Looking the other way —

Personal file-sharing is legal in Portugal, prosecutor says

"Freedom of expression" trumps copyright when sharing is non-commercial.

Portuguese prosecutors have declined to press charges against individuals accused of file sharing, arguing that the non-commercial sharing of copyrighted material is not a violation of Portuguese law. The move was a serious setback for ACAPOR, the Portuguese trade association that had sought the prosecutions.

According to Torrent Freak, ACAPOR had provided prosecutors with a list of 2000 Portuguese citizens who it accused of illicit file sharing. But instead of pressing charges against the accused copyright infringers, the prosecutor questioned whether personal file-sharing was against the law at all:

“From a legal point of view, while taking into account that users are both uploaders and downloaders in these file-sharing networks, we see this conduct as lawful, even when it’s considered that the users continue to share once the download is finished.”

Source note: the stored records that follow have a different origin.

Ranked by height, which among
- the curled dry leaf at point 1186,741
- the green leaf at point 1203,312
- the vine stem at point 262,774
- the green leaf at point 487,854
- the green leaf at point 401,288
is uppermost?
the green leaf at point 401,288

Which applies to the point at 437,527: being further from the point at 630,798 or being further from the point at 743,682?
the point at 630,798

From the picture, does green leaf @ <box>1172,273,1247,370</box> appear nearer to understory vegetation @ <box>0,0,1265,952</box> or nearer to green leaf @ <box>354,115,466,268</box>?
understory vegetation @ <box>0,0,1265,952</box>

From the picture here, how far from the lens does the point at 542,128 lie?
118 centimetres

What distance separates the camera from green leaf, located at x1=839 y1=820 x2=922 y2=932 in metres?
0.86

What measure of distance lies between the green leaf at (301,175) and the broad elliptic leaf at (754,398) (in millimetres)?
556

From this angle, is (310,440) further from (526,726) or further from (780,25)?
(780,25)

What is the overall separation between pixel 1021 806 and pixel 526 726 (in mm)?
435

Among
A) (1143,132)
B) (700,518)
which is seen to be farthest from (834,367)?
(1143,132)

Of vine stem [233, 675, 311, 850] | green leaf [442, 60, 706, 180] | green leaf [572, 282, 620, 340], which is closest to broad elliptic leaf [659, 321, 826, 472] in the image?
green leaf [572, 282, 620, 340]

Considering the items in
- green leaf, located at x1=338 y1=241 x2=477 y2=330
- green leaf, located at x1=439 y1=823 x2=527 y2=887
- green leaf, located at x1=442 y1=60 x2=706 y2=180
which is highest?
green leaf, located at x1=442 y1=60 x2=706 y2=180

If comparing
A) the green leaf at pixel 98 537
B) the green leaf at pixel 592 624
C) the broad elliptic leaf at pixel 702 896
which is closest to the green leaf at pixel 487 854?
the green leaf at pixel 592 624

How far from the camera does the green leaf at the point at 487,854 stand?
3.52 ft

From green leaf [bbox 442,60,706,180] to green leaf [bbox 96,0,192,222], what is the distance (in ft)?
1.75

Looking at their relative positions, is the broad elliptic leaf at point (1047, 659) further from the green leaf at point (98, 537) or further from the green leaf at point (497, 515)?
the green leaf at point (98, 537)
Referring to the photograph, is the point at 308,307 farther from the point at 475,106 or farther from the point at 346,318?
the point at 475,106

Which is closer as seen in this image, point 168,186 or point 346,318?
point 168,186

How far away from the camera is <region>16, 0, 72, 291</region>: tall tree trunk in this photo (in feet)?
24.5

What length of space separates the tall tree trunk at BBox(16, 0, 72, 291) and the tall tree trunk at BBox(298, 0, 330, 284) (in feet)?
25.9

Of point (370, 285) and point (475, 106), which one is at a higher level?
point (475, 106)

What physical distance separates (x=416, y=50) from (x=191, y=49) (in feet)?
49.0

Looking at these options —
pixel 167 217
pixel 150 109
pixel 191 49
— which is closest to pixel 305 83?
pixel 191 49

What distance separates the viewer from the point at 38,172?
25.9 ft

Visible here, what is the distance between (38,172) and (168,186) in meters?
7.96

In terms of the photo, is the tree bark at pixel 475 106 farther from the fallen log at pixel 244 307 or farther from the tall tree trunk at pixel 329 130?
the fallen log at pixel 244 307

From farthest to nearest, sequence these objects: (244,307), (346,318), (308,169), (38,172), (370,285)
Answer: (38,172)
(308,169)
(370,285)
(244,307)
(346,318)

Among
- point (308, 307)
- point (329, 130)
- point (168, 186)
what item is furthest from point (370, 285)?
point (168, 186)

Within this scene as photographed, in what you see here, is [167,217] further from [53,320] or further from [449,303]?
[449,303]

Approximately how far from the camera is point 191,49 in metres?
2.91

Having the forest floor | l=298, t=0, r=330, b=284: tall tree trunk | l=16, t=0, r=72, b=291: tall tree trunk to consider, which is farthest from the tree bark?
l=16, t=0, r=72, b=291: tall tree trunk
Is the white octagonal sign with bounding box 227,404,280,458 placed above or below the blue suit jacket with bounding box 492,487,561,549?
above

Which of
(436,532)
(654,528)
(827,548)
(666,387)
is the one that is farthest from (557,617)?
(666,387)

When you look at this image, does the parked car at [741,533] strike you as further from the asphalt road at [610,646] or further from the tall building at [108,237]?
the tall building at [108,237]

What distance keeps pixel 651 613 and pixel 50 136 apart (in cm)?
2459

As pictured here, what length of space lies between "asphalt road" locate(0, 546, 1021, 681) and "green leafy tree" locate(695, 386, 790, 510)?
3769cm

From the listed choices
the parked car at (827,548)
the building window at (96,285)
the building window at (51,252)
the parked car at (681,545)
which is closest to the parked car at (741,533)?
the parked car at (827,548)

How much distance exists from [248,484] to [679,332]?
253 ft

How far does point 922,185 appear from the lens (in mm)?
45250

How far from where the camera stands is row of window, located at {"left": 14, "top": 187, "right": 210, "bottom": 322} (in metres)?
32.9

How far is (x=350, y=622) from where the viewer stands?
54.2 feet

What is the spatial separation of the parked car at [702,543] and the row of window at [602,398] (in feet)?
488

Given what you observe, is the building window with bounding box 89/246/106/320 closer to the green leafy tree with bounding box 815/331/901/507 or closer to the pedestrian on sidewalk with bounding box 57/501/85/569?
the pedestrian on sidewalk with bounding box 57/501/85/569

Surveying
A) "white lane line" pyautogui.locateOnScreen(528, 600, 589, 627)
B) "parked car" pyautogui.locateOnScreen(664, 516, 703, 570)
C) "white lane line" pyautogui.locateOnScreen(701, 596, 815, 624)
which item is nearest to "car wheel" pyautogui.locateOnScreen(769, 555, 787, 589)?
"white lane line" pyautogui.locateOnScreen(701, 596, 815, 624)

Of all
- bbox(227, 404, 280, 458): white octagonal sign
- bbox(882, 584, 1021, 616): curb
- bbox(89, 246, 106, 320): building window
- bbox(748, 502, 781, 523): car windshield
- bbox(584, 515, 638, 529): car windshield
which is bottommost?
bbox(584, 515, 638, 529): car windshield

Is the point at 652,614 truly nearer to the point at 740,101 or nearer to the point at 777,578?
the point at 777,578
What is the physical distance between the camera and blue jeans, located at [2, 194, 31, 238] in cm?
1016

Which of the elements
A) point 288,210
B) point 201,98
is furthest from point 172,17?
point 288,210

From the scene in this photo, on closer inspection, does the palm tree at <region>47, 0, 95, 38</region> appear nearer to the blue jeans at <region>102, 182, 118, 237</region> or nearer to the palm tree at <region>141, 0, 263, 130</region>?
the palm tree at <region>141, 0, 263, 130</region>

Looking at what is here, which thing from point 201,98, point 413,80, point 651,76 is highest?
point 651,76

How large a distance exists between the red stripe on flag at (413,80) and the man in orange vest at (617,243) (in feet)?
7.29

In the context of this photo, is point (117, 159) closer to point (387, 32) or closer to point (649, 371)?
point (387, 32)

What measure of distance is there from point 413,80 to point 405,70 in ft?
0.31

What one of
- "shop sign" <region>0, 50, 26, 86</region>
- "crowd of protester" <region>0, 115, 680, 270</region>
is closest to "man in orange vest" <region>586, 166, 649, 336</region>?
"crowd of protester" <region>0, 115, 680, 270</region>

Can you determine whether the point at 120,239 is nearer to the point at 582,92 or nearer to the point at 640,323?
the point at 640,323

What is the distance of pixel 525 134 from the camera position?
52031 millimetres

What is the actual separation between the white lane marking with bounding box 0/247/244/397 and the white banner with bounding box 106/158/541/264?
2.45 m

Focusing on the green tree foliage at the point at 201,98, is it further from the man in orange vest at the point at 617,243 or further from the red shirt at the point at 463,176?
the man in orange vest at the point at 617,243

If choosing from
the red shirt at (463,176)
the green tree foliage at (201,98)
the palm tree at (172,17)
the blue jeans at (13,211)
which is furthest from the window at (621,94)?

The prosecutor adds that the right to education, culture, and freedom of expression on the Internet should not be restricted in cases where the copyright infringements are clearly non-commercial. In addition, the order notes that an IP-address is not a person.

The prosecutor also pointed out that the owner of a particular IP address may or may not be the person who engaged in any particular act of file-sharing, a point that some US judges have made as well.

ACAPOR denounced the decision in a blog post, calling it a "desperate argument to justify doing nothing."